■ INSTRUCTIONS TO FOLLOW ■
Return verbatim the records starting at the line that contains "A State at Any" and ending at the line that contains "ARTIS MAGETAN Isuk Isuk Sarapan Kolak Waluh", both included. Leave the pictures out of the answer.

■ EXERCISE MATERIAL ■
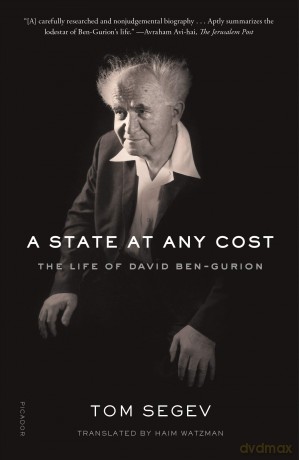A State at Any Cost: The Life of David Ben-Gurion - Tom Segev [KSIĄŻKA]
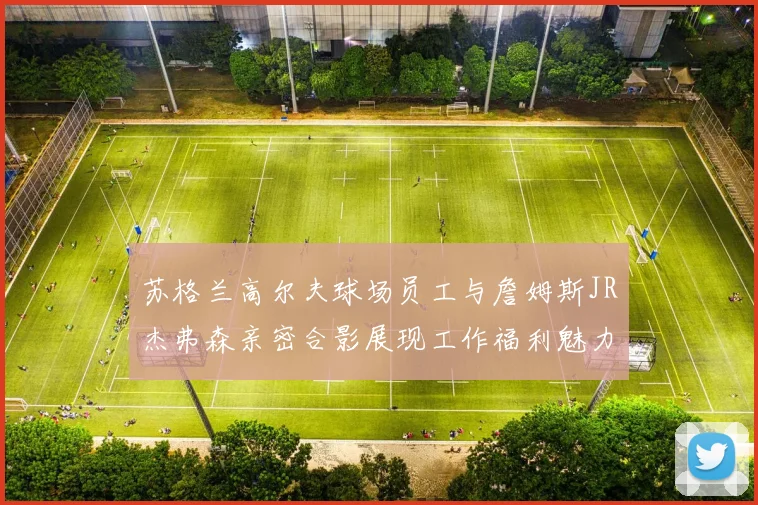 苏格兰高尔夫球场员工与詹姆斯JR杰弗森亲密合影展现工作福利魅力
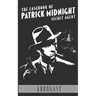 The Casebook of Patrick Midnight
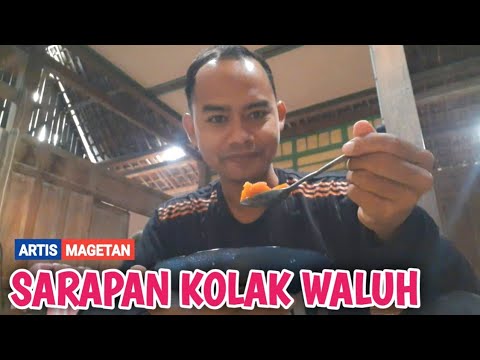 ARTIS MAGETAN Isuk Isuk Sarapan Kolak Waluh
--
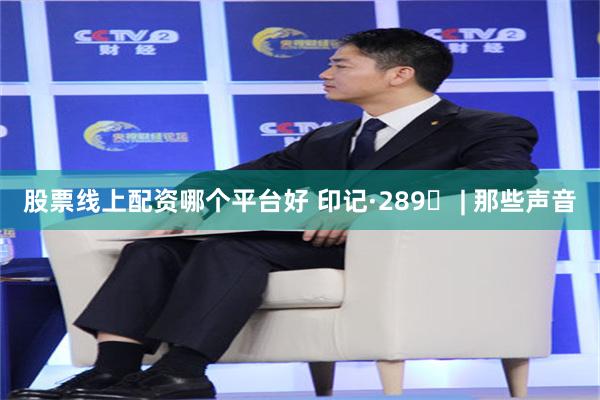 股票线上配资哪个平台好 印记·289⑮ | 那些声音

■ RESPONSE BOX ■
A State at Any Cost: The Life of David Ben-Gurion - Tom Segev [KSIĄŻKA]
 苏格兰高尔夫球场员工与詹姆斯JR杰弗森亲密合影展现工作福利魅力
 The Casebook of Patrick Midnight
 ARTIS MAGETAN Isuk Isuk Sarapan Kolak Waluh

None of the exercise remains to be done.